Cue fade in to The Stinger that played at the end of the first game, of Jenna and Kraden marooned on the impossibly-adrift island bemoaning their misfortune until Alex shows them that Felix and Sheba have actually washed up on shore. Continuing from where we last left off, Sheba regains consciousness first and once she gets her bearings back and is brought up to speed on how everyone ended up in this predicament she tells the group that Saturos and Menardi are no more, defeated by Isaac’s group. As she’s telling them that Felix saved her when she fell from the lighthouse he regains consciousness himself but doesn’t say anything even though the others still address him as if he was. The Lost Age enforces the classic Heroic Mime trope by making Felix a mute this time around now that he’s playable. The only other game I know of that pulled this trick between sequels was the Persona 2 duology. It’s not much of a loss here but eh, to be honest I’ve never really been fond of that trope in primarily story-driven games. Plus the justification of being able to put yourself in the character’s shoes has never worked for me since the opportunities for player input (beyond regular gameplay stuff) is usually so limited, especially since here the only choices you have outside of selecting battle commands is saying “Yes” or “No” to simple questions every once in a while that do nothing but change the next line or two of dialogue.

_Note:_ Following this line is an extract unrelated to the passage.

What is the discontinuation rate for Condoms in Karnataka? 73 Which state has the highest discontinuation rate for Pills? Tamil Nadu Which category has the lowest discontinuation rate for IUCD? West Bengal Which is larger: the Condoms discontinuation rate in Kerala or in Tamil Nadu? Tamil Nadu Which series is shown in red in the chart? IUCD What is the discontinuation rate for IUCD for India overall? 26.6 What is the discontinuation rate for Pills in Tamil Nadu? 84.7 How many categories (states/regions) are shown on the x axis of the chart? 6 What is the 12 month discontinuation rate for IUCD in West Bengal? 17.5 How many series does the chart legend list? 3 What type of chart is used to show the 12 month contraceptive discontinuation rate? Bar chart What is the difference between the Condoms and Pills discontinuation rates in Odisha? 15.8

But I digress. The group’s been reunited, but they’re still stuck in the middle of the ocean. However, Alex soon spots land, or even better than that, a whole continent! Unfortunately it looks like Idejima is just going to continue drifting on by, when suddenly a great churning is heard and the camera pans to show a tidal wave, or at least as much of a representation of one as simple SNES-style graphics can manage, bearing down on the island, likely triggered by the earthquake’s aftershocks. There’s another fade to black as everyone gets doused, and when it fades back in we gain control of Felix this time as he pulls himself up off the ground again and is given the option to wiggle his limbs around to make sure they’re still attached. Idejima has been smashed up into the new landmass and Jenna, Sheba, and Kraden are lying around unconscious until we go over to rouse them.

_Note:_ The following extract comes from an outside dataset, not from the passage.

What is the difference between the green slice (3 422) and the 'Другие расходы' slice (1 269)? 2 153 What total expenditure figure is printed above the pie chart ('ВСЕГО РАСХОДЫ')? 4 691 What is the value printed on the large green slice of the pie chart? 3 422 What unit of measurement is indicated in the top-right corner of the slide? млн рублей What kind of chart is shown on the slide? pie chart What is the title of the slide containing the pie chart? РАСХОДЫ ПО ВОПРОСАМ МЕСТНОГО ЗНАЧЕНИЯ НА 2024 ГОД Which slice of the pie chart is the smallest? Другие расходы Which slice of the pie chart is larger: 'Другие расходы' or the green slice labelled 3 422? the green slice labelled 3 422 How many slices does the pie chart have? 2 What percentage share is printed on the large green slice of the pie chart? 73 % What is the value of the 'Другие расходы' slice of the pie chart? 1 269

The only one who’s missing is Alex, but Kraden doesn’t seem all that concerned, thinking he just set off ahead on his own already to search for a ship (Saturos and Menardi’s mysterious Lemurian vessel is nowhere to be found), since there are no more lighthouses in this part of Weyard; in order to reach the remaining two they’ll have to travel to the Great Western Sea, and Jenna drops the line that their parents’ lives depend on it. The parents who are supposed to be dead. Hm. Kraden is reluctant to bring Sheba along with them, but she insists that she join the party and that this quest is her “destiny” or something like that. More practically, she points out that since Saturos and Menardi kidnapped her for her Wind Adept powers they have no choice but to take her with if they want to light Jupiter Lighthouse. Jenna says she understands, though she doesn’t understand what the other girl meant by “destiny”. Kraden replies that he’s sure that Sheba will reveal all when she’s ready, so for now it’s high time they get moving and see if they can’t catch up with Alex and find a new boat.

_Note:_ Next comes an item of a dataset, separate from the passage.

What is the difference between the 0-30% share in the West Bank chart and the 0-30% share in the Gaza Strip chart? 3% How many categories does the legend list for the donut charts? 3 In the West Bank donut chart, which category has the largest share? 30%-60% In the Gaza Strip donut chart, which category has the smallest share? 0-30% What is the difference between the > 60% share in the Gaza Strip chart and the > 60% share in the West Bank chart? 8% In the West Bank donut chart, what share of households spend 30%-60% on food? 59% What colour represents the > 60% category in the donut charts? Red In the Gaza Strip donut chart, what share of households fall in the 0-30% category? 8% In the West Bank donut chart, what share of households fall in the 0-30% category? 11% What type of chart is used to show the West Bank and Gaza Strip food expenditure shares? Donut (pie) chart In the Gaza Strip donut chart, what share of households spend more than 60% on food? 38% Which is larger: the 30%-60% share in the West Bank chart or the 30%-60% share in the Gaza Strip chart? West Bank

And so, after a lengthy prologue, the second leg of this grand quest, now to ensure that the four Elemental Lighthouses are lit rather than preventing it, can finally begin.


Soundtrack
  • The Second Book
    • The new start-up screen BGM, though players are unlikely to hear the better parts of it.
  • Moving Worlds
    • At least the music you're stuck listening to while inputting that infernal password is good...until it keeps going for fifteen+ minutes and becomes a Brown Note.
  • Battle! Jenna ver.
    • Jenna gets a nice little upbeat, bubbly battle theme to herself during the prologue. Only plays for four very short battles, but can be made the default one much later on if one chooses.
  • Trouble's Brewing
    • "Incident Occurrence", we meet again my old friend...
  • Traversing Weyard
    • This is an okay world map theme, but I prefer the first game's and its intro could be stronger.